Se si polarizza sull’accesso all’eucarestia dei risposati il sinodo, come ha detto Kasper, rischia di deludere tantissimi fedeli. D’altra parte, nelle menzioni e conversazioni in rete, secondo i risultati di una recentissima ricerca svolta da Aleteia.org, le priorità cardinalizie rimbalzano nel mondo dei social network che vede al primo posto, come oggetto di intervento, proprio la comunione ai divorziati risposati, seguita dal controllo delle nascite, dall’aborto, dal matrimonio, dalla convivenza pre-matrimoniale e dalla pedofilia.

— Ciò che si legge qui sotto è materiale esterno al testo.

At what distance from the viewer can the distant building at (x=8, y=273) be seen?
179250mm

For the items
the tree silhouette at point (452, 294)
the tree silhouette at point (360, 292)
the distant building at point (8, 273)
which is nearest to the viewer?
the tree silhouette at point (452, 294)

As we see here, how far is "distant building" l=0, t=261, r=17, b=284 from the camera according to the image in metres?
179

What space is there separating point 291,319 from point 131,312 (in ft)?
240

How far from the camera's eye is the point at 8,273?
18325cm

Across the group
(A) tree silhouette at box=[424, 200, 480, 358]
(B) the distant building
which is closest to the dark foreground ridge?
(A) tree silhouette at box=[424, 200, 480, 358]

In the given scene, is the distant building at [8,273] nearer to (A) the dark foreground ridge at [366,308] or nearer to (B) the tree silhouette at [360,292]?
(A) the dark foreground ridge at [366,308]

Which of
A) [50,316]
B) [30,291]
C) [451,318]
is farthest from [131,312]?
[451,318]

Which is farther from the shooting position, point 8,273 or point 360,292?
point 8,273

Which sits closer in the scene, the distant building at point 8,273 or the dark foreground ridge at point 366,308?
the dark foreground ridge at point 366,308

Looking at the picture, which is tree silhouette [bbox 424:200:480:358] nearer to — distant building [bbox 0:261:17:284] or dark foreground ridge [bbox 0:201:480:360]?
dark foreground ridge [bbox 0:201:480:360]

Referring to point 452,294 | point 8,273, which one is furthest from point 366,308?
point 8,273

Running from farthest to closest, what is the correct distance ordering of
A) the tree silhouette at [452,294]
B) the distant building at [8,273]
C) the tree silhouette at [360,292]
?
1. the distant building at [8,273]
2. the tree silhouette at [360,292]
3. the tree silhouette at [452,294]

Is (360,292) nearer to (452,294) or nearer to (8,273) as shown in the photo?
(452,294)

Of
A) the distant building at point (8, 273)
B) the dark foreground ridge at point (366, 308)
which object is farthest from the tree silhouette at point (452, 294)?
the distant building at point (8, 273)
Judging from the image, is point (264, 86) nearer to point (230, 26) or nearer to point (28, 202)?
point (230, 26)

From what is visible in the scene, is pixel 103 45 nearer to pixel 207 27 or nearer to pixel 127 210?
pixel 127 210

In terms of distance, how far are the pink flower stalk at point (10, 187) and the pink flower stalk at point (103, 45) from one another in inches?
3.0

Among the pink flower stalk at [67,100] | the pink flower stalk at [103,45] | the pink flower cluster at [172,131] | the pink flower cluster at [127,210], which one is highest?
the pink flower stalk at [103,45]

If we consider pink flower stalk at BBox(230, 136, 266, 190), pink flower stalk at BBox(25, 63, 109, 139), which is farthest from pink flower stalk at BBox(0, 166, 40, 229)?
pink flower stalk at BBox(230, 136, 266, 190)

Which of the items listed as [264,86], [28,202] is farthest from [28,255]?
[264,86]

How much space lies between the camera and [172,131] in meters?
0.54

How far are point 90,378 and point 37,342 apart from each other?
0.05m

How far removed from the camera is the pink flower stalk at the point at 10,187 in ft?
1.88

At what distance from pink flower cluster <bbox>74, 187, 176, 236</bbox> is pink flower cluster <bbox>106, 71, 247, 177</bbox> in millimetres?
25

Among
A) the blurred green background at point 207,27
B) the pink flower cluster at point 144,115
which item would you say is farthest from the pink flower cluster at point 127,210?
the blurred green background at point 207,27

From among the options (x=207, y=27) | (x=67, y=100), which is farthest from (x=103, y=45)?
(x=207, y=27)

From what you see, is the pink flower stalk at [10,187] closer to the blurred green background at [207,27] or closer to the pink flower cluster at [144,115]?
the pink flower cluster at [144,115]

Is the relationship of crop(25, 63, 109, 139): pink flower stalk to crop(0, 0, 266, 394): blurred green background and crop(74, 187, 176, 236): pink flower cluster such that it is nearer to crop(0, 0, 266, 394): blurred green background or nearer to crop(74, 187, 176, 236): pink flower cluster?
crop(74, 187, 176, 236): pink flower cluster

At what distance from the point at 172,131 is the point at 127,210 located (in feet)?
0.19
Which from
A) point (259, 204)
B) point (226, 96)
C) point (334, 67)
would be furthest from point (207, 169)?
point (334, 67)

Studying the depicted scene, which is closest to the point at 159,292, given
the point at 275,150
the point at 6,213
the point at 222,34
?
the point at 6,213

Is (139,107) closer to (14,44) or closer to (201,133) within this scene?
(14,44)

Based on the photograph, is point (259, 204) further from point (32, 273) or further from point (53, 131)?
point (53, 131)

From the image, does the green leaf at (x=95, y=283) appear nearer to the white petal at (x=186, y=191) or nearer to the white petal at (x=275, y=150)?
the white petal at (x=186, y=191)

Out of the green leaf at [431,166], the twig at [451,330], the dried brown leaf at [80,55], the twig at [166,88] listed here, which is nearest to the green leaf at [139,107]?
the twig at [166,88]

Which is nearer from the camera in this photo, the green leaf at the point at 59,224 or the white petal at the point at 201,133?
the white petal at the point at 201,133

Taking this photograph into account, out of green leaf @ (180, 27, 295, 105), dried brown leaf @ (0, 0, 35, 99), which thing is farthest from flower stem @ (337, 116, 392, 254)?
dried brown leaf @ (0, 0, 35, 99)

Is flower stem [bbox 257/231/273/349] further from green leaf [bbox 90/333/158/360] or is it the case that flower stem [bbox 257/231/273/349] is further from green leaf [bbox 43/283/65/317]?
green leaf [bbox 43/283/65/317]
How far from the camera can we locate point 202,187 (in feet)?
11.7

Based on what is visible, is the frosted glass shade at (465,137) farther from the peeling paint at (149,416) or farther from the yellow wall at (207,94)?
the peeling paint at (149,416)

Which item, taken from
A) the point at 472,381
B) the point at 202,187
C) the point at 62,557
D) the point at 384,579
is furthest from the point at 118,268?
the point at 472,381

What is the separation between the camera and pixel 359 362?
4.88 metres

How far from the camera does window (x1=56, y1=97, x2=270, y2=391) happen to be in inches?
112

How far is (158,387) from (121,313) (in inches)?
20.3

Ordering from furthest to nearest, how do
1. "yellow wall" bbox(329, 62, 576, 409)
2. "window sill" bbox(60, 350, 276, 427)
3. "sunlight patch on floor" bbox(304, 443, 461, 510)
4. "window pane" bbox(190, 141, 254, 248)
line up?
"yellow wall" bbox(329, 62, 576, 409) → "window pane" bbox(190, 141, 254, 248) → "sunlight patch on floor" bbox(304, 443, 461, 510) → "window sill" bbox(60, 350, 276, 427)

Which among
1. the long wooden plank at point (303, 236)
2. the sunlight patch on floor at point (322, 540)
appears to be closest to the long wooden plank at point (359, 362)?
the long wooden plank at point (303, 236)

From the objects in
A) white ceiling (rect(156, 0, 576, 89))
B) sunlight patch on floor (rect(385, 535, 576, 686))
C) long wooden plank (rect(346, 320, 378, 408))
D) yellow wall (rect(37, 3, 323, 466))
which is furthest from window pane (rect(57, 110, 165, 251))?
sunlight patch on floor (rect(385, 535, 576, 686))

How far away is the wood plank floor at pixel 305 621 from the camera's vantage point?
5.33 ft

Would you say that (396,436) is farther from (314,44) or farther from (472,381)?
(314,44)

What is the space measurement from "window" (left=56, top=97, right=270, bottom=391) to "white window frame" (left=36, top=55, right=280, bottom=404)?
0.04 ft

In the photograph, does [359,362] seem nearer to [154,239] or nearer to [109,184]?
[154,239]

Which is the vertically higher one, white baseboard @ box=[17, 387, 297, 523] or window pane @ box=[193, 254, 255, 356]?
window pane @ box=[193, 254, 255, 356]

La conta, in ogni caso, si farà alla fine. Il sinodo approderà, il 18 ottobre, a un voto individuale dei padri sinodali (placet o non placet) sul documento finale, la «Relatio Synodi», che verrà poi consegnata al papa e alle conferenze episcopali di tutto il mondo in vista del successivo sinodo ordinario, formato dai vescovi eletti, che si svolgerà nel 2015.